Acho até que não passou de seis meses.
Um desejo de amor coletivo muito intenso formado num longo tempo
curto. Ele fez nascer uma escrita de gestação aparentemente demorada, todavia o
tempo foi justo. Se a antevisão existia, só agora depois, compreendendo o
passado se difundiu e ampliou-se as bordas da visão. O conhecimento. Alegro
andante. Quase todos os rostos são ainda claramente visíveis. Misteriosamente
outros não. Abricó de macaco. É o curioso nome dado para a flor que nasce numa
árvore muito comum no Rio, especialmente no velho bairro de Botafogo. São umas
bolotas cor de rosa de onde explode uma flor fininha vermelha, deixando quatro
pétalas abertas como páginas dobradas com as partes de dentro mais vermelhas
ainda. Melhor dizendo, vermelhonas. O cheiro é horrível. Já a tinha visto
algumas vezes, nunca me chamara tanto a atenção quanto no cruzamento Visconde
de Caravelas com Capitão Salomão.

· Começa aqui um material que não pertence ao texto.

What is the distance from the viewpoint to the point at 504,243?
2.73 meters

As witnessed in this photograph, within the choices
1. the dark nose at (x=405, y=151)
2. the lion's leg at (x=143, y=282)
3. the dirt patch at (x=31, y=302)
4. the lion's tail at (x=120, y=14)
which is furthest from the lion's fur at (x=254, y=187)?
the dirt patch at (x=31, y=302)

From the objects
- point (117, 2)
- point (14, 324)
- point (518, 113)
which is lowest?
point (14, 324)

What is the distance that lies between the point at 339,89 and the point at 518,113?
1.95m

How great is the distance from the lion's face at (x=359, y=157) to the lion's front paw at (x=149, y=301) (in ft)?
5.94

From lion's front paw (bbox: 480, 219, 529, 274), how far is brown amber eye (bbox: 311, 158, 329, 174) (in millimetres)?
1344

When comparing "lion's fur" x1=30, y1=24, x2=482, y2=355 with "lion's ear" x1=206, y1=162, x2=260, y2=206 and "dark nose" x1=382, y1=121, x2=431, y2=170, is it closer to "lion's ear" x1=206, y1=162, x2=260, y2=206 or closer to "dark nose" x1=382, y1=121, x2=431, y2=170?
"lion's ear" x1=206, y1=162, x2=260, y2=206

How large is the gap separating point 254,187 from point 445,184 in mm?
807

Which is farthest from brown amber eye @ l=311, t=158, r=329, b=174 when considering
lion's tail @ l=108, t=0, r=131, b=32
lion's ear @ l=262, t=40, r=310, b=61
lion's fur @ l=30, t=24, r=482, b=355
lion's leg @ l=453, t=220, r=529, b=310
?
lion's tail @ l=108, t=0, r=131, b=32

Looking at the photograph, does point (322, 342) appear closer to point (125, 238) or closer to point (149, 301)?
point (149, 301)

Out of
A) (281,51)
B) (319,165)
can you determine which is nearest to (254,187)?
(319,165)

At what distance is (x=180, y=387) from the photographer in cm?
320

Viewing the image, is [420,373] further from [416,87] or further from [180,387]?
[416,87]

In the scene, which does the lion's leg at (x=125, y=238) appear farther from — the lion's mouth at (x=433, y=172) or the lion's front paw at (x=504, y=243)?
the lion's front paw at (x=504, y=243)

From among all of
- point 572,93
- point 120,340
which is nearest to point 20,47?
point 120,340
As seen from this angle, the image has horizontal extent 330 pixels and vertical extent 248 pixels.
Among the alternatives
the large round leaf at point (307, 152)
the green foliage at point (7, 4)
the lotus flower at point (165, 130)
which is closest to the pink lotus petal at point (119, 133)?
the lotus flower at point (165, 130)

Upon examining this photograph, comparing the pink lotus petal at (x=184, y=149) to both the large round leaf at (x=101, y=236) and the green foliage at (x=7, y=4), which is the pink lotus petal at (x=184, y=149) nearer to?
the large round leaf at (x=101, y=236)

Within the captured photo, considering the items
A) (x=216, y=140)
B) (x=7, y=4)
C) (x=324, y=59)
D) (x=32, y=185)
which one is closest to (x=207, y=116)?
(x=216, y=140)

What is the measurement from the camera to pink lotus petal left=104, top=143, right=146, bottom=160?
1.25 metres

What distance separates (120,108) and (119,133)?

O paraíso já ali instalado com bares em cada
uma das quatro esquinas, irretocável na seleta diversificação. De dentro de um
você pode observar os outros três. Avant
la lettre, dizia o Guará. Era um fim de tarde. As bolotas tomavam a rua,
tornando a ambiência nada realista. Abricó de macaco. Cuspi vários caroços de
mexerica pela janela enquanto escrevia esta frase. Vou transformar o meu jardim
em um jardim vergel. Enfim um pomar. Naturalmente desde criança sou fascinado
pelos botequins. Quanto menor e mais discreto na fachada, mais me atrai. A que
eu sei, não herdei esta peculiaridade de ninguém da família sanguínea, a não
ser de uns tios tortos. De
volta a Belo Horizonte de novo nos ouvidos Moacir Santos. Uma benção. Esta é
para o Toninho. Manhã grená as folhas caem no Jardim de Alá. Parei no sinal
vermelho hoje na hora do almoço, dois pré-adolescentes se beijavam em frêmito
com os rostos colados no vidro da janela do carro escolar parado ao lado. Não
sei se estavam indo ou vindo da escola. De volta às esquinas de Botafogo,
Aurora é o belo nome de um destes bares. Já meio decadente, lá estão os mesmos
garçons que sempre lá estiveram. As mesmas cadeiras de madeira também. Se me
perguntarem onde quero ir, respondo que vou lá. Na contra esquina tem um
minúsculo copo sujo ou pé sujo, aonde você encontra todos os tipos de veneno,
seja para fumar, beber, cheirar ou comer. Os boêmios terminais estão sempre por
ali. Ao lado tem o Informal que freqüento mais porque meus amigos o preferem.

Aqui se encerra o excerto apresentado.